▸ **WHAT IS REQUIRED**: Rewrite the data, from the start through the line containing "87.7 inches", as a two-column CSV with the header input,output. Give one row per entry, with its text under input and its answer under output, each in a single quoted field with any line breaks replaced by spaces.

— begin INFORMATION GIVEN —

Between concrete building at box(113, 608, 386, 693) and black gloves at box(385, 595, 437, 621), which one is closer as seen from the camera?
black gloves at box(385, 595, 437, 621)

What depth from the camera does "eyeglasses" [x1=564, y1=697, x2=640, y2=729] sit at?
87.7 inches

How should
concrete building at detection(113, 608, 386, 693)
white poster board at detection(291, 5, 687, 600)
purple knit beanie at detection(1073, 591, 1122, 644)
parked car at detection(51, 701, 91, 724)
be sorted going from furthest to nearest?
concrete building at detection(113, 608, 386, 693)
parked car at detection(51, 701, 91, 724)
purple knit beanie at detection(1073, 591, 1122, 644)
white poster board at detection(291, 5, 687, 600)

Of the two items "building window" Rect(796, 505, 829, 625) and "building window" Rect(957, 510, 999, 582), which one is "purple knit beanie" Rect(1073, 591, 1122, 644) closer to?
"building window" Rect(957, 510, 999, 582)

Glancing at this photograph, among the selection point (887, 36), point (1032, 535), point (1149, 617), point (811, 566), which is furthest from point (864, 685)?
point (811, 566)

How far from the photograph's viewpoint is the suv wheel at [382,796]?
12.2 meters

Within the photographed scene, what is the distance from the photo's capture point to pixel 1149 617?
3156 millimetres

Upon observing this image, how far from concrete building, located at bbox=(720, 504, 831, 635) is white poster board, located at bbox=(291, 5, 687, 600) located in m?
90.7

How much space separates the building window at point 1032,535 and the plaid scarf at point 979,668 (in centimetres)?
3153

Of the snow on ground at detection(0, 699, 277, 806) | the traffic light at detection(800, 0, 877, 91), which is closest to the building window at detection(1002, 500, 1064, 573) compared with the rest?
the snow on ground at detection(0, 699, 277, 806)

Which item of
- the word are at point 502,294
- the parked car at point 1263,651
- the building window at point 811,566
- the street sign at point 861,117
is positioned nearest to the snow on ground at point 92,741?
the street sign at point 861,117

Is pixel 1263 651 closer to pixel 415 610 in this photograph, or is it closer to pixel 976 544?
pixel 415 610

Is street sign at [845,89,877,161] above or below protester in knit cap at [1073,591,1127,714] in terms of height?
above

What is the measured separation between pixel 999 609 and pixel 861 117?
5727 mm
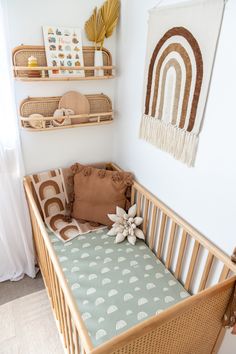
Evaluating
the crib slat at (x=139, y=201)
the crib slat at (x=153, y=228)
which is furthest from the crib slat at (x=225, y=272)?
the crib slat at (x=139, y=201)

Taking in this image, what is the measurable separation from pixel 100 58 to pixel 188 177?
112 centimetres

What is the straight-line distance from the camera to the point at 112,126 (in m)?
2.31

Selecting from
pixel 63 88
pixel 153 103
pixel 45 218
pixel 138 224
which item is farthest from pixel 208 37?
pixel 45 218

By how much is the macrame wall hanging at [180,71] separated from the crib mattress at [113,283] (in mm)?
781

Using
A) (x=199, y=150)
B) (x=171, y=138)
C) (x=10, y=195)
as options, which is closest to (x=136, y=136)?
(x=171, y=138)

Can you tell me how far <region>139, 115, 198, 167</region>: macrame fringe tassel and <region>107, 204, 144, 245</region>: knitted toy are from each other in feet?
1.94

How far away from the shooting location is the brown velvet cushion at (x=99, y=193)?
6.79ft

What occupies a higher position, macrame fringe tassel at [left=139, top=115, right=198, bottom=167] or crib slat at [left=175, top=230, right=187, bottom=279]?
macrame fringe tassel at [left=139, top=115, right=198, bottom=167]

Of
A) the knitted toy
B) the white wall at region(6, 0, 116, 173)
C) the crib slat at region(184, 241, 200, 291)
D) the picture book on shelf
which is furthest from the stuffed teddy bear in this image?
the crib slat at region(184, 241, 200, 291)

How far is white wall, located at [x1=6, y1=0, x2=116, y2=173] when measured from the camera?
1.68 m

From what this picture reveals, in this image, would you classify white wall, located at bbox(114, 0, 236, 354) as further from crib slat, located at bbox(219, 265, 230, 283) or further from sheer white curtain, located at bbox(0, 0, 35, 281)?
sheer white curtain, located at bbox(0, 0, 35, 281)

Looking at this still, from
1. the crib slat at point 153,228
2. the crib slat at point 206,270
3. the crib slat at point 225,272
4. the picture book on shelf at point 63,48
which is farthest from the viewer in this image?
the crib slat at point 153,228

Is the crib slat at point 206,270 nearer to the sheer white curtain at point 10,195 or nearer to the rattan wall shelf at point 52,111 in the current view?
the rattan wall shelf at point 52,111

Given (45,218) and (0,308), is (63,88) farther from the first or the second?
(0,308)
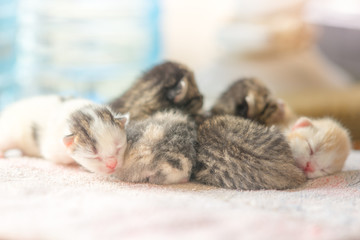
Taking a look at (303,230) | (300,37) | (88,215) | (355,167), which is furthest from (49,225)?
(300,37)

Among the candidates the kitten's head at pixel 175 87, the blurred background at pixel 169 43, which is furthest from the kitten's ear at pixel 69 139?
the blurred background at pixel 169 43

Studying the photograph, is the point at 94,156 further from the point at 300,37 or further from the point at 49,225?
the point at 300,37

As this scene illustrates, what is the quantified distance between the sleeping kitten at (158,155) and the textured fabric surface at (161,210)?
0.16 ft

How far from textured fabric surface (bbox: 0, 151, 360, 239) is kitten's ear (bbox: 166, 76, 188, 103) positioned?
1.95ft

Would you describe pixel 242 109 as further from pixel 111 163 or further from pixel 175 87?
pixel 111 163

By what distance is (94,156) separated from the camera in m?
1.68

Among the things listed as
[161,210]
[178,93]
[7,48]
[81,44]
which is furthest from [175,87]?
[81,44]

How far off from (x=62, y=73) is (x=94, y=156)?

— end INFORMATION GIVEN —

▸ **SOLUTION TO THIS PROBLEM**:
input,output
"Between concrete building at box(113, 608, 386, 693) and black gloves at box(385, 595, 437, 621), which one is closer as seen from the camera?","black gloves at box(385, 595, 437, 621)"
"What depth from the camera does ""eyeglasses"" [x1=564, y1=697, x2=640, y2=729] sit at?","87.7 inches"